| name | logsql |
| description | VictoriaLogs LogsQL query language: filters (word, phrase, prefix, regexp, range, IPv4 range, exact, stream, time), pipe operators (stats, sort, fields, format, extract, unpack_json, unpack_logfmt, math, limit, top, uniq), stats functions, log stream filtering with Prometheus-style label selectors, field extraction, and performance patterns. Invoke whenever task involves any interaction with LogsQL — writing, debugging, optimizing, or reviewing VictoriaLogs queries. |
LogsQL
VictoriaLogs query language. Three stages: filters select logs, pipes transform, stats aggregate. Master the
shape; rest is detail.
References
- Filters — [
${CLAUDE_SKILL_DIR}/references/filters.md] All filter types (word, phrase, prefix, substring, regexp,
range, IPv4/IPv6/string range, length range, exact, multi-exact, contains_all/any, subquery, case-insensitive,
sequence, value_type, field comparison); _time, _stream, _stream_id; AND/OR/NOT precedence.
- Pipes — [
${CLAUDE_SKILL_DIR}/references/pipes.md] All pipe operators: field manipulation, sorting/limiting,
transformation, structured parsing, exploration, stream context, joining.
- Stats — [
${CLAUDE_SKILL_DIR}/references/stats.md] Stats pipe shape, grouping (fields, time buckets,
timezone-aware, field buckets, IPv4 buckets, additional filters); all stats functions; running_stats/total_stats;
math pipe.
- Patterns — [
${CLAUDE_SKILL_DIR}/references/patterns.md] Recipes (top-N, error counting, latency percentiles,
field extraction, rate over time), performance tips, troubleshooting workflows.
Read the relevant reference before proceeding.
The Three-Stage Shape
<filters> | <pipe1> | <pipe2> | ... | <pipeN>
- Filters select logs. At least one required. Run first; downstream sees only matched logs.
- Pipes transform. Each reads previous-stage output, emits new rows. Reshape (
fields, rename), parse
(unpack_json, extract), aggregate (stats), limit (limit, sort).

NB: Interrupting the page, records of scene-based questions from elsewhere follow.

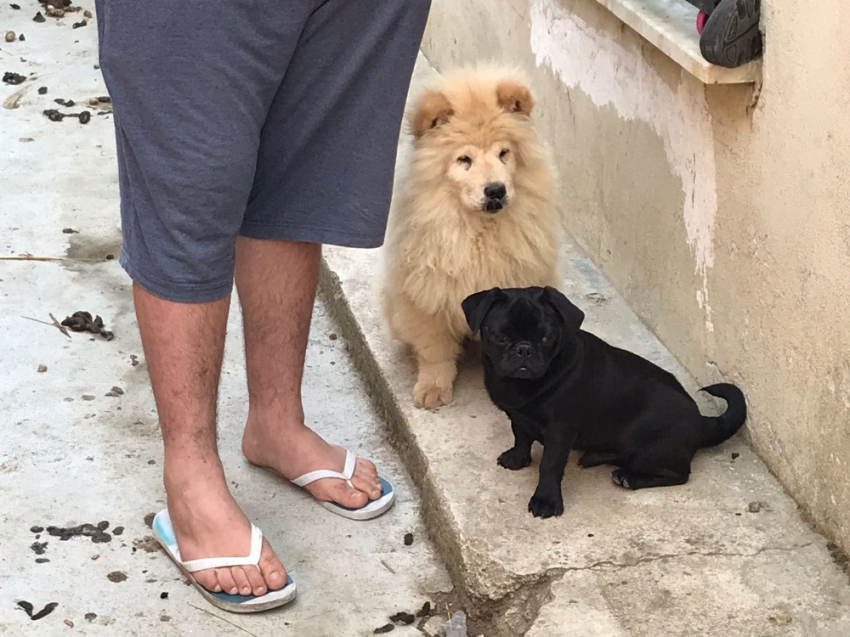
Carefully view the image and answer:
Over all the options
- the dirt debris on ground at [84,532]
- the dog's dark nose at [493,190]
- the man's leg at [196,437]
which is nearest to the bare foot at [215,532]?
the man's leg at [196,437]

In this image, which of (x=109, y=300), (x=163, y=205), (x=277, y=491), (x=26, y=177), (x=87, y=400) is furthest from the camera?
(x=26, y=177)

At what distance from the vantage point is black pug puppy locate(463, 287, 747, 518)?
2287 mm

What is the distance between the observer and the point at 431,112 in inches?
105

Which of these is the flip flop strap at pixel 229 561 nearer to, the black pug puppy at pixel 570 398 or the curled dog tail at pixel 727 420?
the black pug puppy at pixel 570 398

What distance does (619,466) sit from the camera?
244 centimetres

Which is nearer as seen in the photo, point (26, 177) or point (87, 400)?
point (87, 400)

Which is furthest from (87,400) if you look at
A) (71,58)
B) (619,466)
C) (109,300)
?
(71,58)

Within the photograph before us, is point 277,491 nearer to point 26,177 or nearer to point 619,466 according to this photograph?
point 619,466

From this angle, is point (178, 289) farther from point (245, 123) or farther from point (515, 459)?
point (515, 459)

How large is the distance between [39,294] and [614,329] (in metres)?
1.72

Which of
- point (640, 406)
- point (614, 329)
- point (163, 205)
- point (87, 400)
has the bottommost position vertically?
point (87, 400)

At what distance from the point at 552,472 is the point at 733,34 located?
37.2 inches

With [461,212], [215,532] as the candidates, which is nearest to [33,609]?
[215,532]

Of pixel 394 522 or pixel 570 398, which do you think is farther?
pixel 394 522
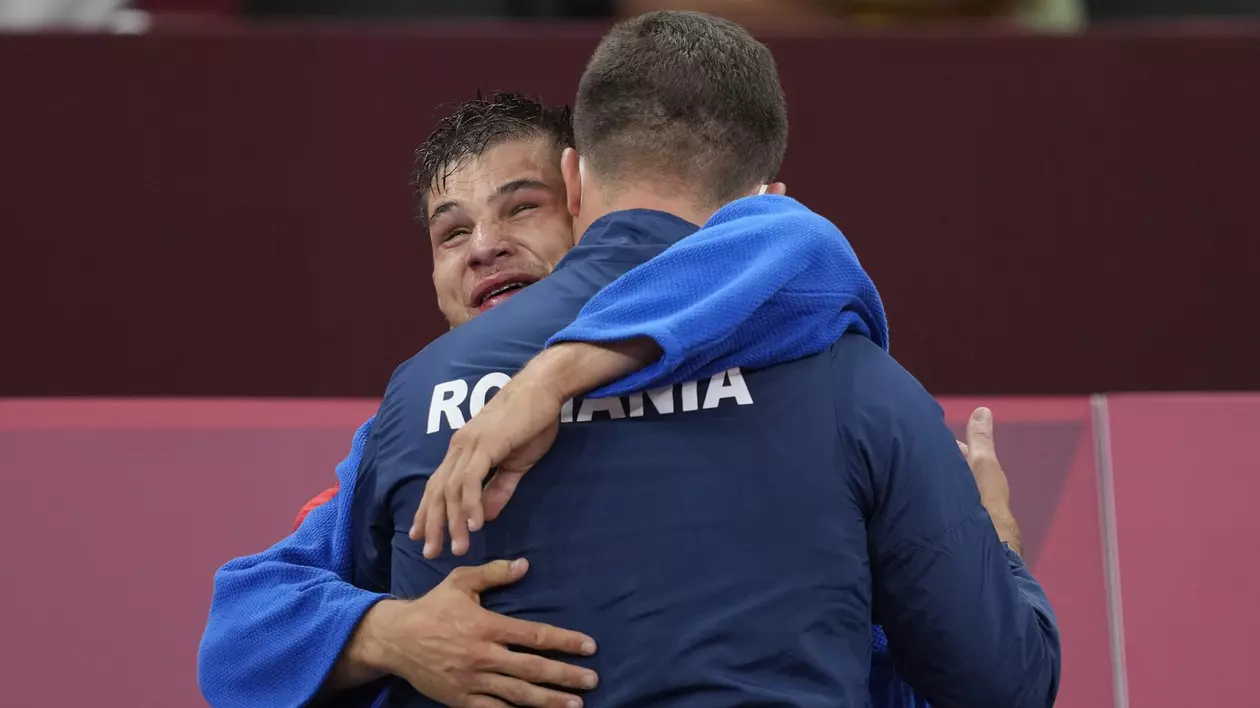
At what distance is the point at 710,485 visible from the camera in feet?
2.60

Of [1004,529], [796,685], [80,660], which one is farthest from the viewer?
[80,660]

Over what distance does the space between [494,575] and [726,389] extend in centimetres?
16

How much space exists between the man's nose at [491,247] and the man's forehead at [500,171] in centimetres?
3

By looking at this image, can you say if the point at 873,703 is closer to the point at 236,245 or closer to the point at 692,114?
the point at 692,114

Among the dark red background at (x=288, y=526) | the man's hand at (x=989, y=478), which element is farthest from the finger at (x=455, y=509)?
the dark red background at (x=288, y=526)

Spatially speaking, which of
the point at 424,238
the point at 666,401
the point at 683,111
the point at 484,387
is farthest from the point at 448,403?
the point at 424,238

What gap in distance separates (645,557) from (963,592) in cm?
18

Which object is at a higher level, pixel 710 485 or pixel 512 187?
pixel 512 187

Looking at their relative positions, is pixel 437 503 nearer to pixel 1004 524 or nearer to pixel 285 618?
pixel 285 618

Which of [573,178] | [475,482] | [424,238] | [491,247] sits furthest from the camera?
[424,238]

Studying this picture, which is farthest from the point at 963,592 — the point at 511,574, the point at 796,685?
the point at 511,574

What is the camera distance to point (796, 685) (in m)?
0.78

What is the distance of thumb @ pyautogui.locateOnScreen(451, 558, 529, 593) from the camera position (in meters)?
0.80

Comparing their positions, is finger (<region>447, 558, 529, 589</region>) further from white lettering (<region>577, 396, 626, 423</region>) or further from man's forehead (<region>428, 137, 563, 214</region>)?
man's forehead (<region>428, 137, 563, 214</region>)
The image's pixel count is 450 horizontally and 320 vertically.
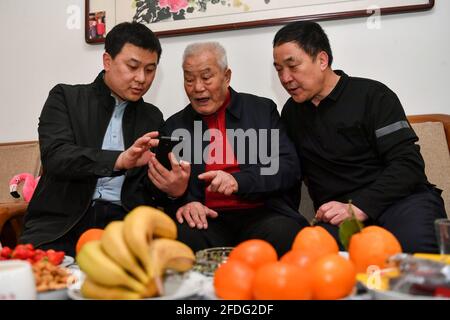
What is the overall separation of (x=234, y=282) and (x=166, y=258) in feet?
0.39

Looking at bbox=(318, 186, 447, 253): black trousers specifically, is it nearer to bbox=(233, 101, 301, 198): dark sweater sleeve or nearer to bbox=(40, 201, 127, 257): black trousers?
bbox=(233, 101, 301, 198): dark sweater sleeve

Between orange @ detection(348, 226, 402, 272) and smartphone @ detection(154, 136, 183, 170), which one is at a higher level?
smartphone @ detection(154, 136, 183, 170)

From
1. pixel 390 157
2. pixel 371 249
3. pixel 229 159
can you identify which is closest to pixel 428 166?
pixel 390 157

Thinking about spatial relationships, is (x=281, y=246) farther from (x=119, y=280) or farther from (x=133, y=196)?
(x=119, y=280)

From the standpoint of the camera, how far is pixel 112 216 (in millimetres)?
1701

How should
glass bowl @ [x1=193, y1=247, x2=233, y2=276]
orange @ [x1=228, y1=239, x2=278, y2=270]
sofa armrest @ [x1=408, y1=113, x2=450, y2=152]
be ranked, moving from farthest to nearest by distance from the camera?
sofa armrest @ [x1=408, y1=113, x2=450, y2=152] → glass bowl @ [x1=193, y1=247, x2=233, y2=276] → orange @ [x1=228, y1=239, x2=278, y2=270]

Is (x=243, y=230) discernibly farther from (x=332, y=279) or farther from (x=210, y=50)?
(x=332, y=279)

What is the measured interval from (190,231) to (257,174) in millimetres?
319

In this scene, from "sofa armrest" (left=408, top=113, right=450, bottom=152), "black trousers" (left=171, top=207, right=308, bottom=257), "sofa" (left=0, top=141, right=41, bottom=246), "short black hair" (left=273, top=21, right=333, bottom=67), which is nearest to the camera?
"black trousers" (left=171, top=207, right=308, bottom=257)

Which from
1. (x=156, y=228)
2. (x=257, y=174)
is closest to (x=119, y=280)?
(x=156, y=228)

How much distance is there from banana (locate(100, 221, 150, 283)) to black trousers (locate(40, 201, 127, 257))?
0.97 meters

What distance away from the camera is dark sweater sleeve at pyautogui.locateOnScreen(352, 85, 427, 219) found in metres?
1.49

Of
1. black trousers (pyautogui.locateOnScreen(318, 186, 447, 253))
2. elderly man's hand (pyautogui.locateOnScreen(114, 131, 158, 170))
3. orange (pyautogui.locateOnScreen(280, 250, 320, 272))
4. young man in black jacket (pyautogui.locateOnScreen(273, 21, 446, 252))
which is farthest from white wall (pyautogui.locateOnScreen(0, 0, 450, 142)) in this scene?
orange (pyautogui.locateOnScreen(280, 250, 320, 272))

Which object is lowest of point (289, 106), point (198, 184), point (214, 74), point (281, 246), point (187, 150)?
point (281, 246)
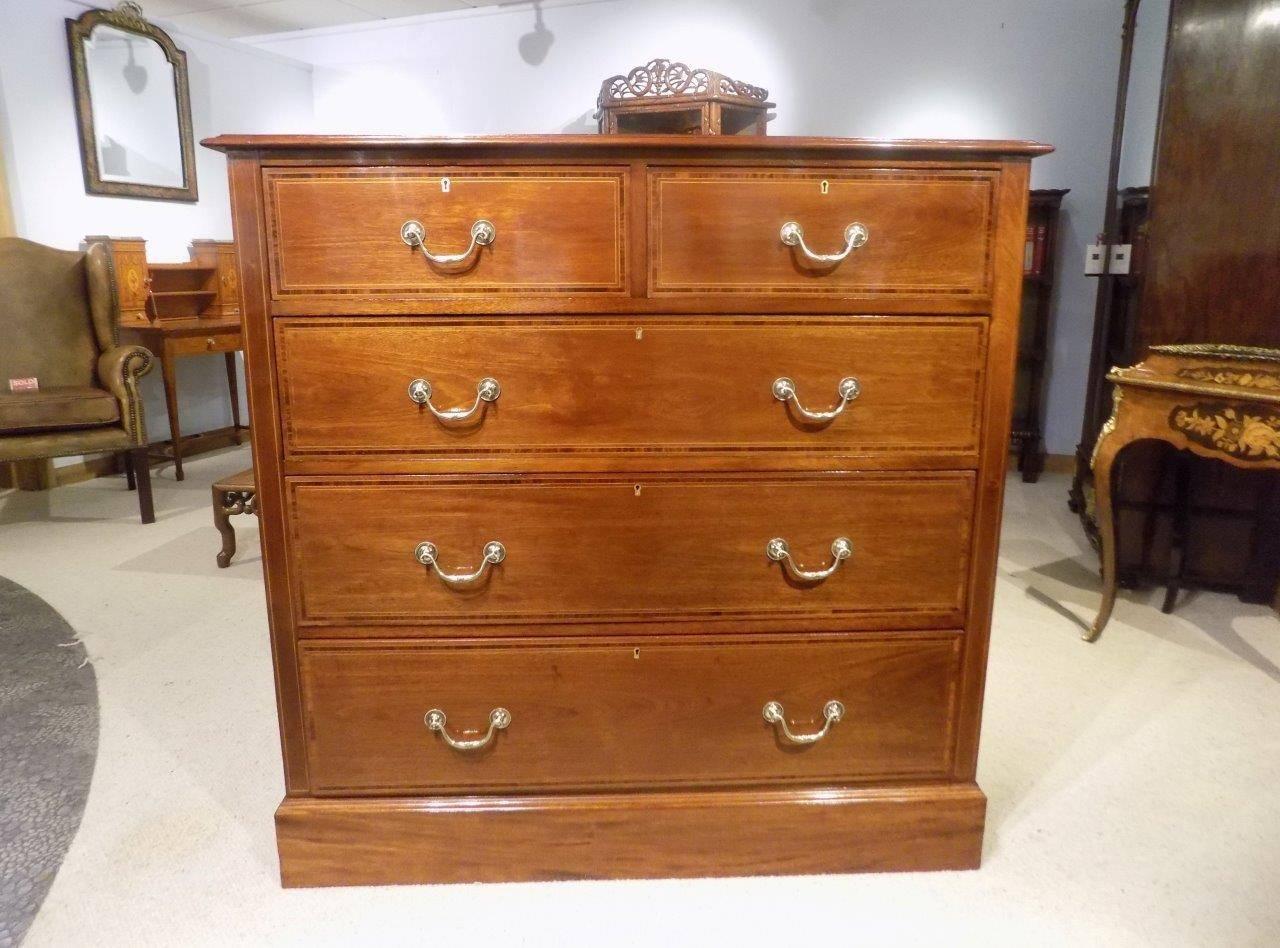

- No final stage marker. Last pipe's output is the response.
Simplest valid query — one word, searched in _msg:
error
Returns every log containing error, in arbitrary order, across all time.
The _time Filter — Almost Always Required
Without _time, the query scans all stored logs.
Common forms:
_time:5m — last 5 minutes.
_time:1h — last hour.
_time:1d — last day.
_time:2.5d15m42.345s — composite duration.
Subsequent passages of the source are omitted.